··· TEXT PASSAGE

Dr Shane Reti: National's health spokesman on Parliament's Health Select Committee resuming

Published: Aug. 25, 2020, 9:49 p.m.

A majority of Parliament is now calling for the Health Select Committee to be reconvened so MPs can grill key health officials overseeing the Covid-19 response.
In a rare showing of unity, both National and New Zealand First agree that MPs on the committee should come back to Wellington, in light of Auckland's level 3 extension decision.
But the Greens are not so sure; in fact its co-leader James Shaw said both parties were "grandstanding", given the committee would only be sitting for four days.
National and NZ First have argued that MPs should have the right to ask questions of health officials, such as director-general of health Dr Ashley Bloomfield, at the committee.


Although Parliament was reconvened after Prime Minister Jacinda Ardern delayed the election, select committees are not sitting.
National's health spokesman Dr Shane Reti said that given this, the committee also needs to come back.
"Kiwis, who have already sacrificed so much, deserve answers as to why they were forced into lockdown again. The Health Select Committee is the best way to find those answers," he said.
New Zealand First leader Winston Peters agrees.
"It's logical for the Health Select Committee to meet to canvass the advice of the director general of health and other senior officials pertaining to the alert level decisions taken by Cabinet on 24 August."

······

**EXERCISE INSTRUCTIONS:**
Please carry the article on reconvening Parliament's Health Select Committee forward by a few paragraphs, starting after its last sentence.

··· SOURCE INFORMATION

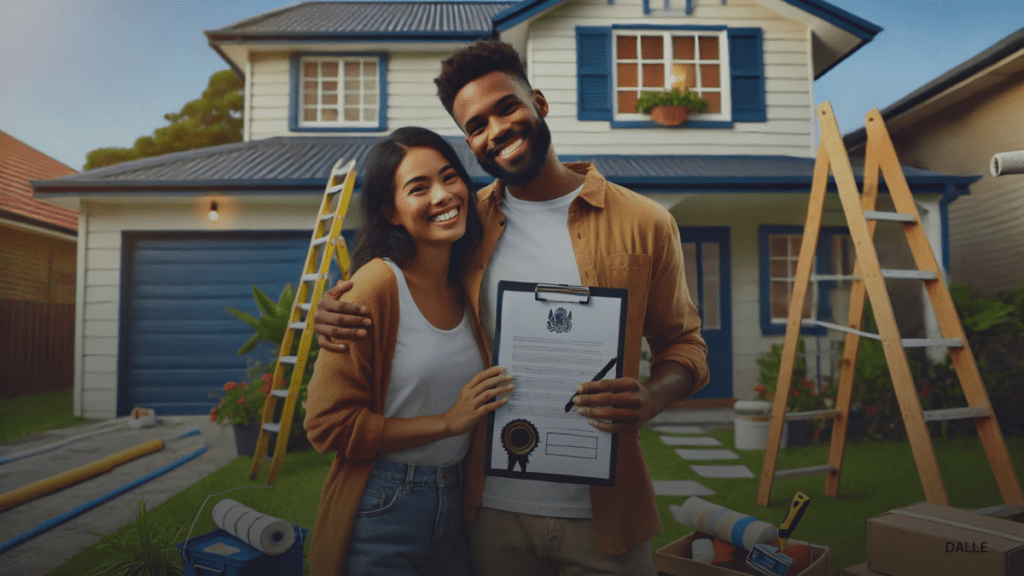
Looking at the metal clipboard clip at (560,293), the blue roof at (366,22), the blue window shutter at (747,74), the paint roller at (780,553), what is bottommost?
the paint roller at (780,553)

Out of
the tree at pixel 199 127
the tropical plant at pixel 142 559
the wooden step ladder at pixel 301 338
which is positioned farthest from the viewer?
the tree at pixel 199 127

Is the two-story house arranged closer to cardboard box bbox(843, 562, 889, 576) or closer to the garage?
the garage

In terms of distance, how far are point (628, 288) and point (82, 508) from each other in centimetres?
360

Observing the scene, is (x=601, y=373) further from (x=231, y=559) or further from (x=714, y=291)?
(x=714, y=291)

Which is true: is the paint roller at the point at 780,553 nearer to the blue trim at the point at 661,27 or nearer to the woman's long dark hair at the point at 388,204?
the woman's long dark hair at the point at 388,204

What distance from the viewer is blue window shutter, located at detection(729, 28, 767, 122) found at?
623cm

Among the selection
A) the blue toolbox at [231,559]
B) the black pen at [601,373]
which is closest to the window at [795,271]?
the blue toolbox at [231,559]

······

**RESPONSE AREA:**
Reti wrote to the committee's chair, Labour's Louisa Wall, asking for the committee to be reconvened.
According to Ardern, bringing the committee back is a decision for Wall.
Wall has been approached for comment.
Speaking to media this afternoon, Ardern said neither National nor NZ First raised this as an issue when she spoke to their leaders before she announced the election's delay.
She said both parties were more focused on having Question Time – which occurs in the House three days a week at 2pm.
In fact, Ardern said that when she spoke to National leader Judith Collins, she had no desire to reconvene the Epidemic Select Committee – the bipartisan group of MPs who questioned officials during the first lockdown.
Shaw was more critical.
"Given that National can't ask all of its allocation of questions during Question Time, suggesting that we reconvene the health select committee for four days is probably just grandstanding."